Cumhurbaşkanı Erdoğan, konuşmasına şöyle devam etti: "Eş başkanlardan bir tanesi ne yaptı? Diyarbakır'da benim Kürt kardeşlerimi sokağa döktü ve 53 kardeşimiz öldü mü? Yasin Börü evladımız burada öldü mü? Bunlarda vicdan diye bir şey yok. Bunlar insanlıktan nasibini almamış ama er veya geç azizun zuntikam olan Allah'tır. Bunlardan o intikam alınacaktır. Hiç endişeniz olmasın" dedi.

"KINIYORUM, BİZE VERİLEN SÖZ BU DEĞİL"

Suriye Demokratik Güçleri (SDF) tarafından IŞİD'e karşı başlatılan Rakka operasyonunda ABD Özel Kuvvetleri askerlerinin üniformalarında 'YPG arması' görülmesine tepki gösteren Erdoğan, "Suriye'deki birtakım gelişmelerden cesaret alan bu örgüt aynı oyunu ülkemizde de sahneye koymaya kalktı. PKK, PYD, DAİŞ, YPG bunların hiçbirinin birbirinden farkı yok. Hepsi de terör örgütü. Şu anda Amerika'nın PYD'ye, YPG'ye vermiş olduğu desteği Diyarbakır'dan seslenerek söylüyorum. Kınıyorum. Bize verilen söz bu değil. Bu bize verilen söz değil. Ben siyasetin dürüst yapılacağına inanan birisiyim. Bize dost olanlar, bizimle NATO'da beraber olanlar kalkıp da kendi askerini YPG'nin işaretleriyle Suriye'ye göndermemeli, gönderemez. 'Hala YPG'ye biz destek vermeye devam edeceğiz, o PKK değildir' diyenleri lütfen gel de bunun bizden dersini al. Yanlış yerde duruyorsunuz. Teröre karşıyız, demekle teröre karşı durulmaz. Bizzat terör örgütüyle ilgili bütün belgeleri veriyoruz, söylüyoruz ama attıkları adımlar yanlış" diye konuştu.

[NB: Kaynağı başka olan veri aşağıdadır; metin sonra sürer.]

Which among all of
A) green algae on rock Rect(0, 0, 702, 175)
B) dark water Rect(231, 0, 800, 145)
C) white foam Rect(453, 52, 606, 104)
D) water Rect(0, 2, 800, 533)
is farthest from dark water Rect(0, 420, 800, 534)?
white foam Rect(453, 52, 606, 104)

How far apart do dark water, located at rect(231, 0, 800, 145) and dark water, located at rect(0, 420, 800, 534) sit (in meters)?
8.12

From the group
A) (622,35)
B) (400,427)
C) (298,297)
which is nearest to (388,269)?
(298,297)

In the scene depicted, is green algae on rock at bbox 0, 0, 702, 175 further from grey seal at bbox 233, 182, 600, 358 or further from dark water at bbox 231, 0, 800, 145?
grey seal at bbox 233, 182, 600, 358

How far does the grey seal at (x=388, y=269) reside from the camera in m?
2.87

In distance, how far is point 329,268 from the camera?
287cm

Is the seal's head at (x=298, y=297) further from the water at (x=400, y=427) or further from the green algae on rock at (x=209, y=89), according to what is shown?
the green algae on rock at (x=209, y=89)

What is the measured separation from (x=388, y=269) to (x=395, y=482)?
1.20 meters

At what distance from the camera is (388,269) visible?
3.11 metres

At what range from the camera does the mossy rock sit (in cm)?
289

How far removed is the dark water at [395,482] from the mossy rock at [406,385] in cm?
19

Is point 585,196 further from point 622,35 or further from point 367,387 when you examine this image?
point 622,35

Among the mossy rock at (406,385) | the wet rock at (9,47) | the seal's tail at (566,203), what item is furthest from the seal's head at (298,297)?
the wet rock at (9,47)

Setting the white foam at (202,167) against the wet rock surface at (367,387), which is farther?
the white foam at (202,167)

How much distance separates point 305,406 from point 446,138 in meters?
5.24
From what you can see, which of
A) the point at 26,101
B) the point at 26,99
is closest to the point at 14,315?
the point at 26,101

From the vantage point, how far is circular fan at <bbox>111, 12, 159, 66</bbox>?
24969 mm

"NUSAYBİN VE ŞIRNAK HARİÇ DİĞER YERLERDEKİ OPERASYONLAR TAMAMLANDI"

Terörle mücadele kapsamında Doğu ve Güneydoğu Anadolu bölgelerinde yürütülen operasyonlara değinen Cumhurbaşkanı Erdoğan, Nusaybin ve Şırnak dışındaki yerlerde operasyonların tamamlandığını açıklayarak, sözlerini şöyle sürdürdü: "Güvenlik güçlerimiz askeriyle, polisiyle, korucusuyla tarihe geçecek bir mücadele vererek örgütü ve arkasındaki güçleri bir kez daha hüsrana uğrattılar. Bugün artık güvenlik güçlerimiz Nusaybin ve Şırnak hariç diğer yerlerdeki operasyonlarını tamamlamışlardır. Nusaybin'de örgüt mensupları gruplar halinde teslim oluyor. Operasyonların tamamlandığı ilçelerin yeniden ayağa kaldırılması için kapsamlı çalışmalar yürütüyoruz. Ben şu anda terör örgütünün içerisinde olan tüm vatandaşlara sesleniyorum. Annenizin, babanızın sesine kulak verin. Terör örgütünün kucağından sıyrılın. Bu devlet adildir. Adil olan bu devletin anlayışı bilesiniz ki o katil terör örgütüyle asla mukayese edilmez"

"PKK NE İSE PARALEL DEVLET YAPILANMASI DA ODUR"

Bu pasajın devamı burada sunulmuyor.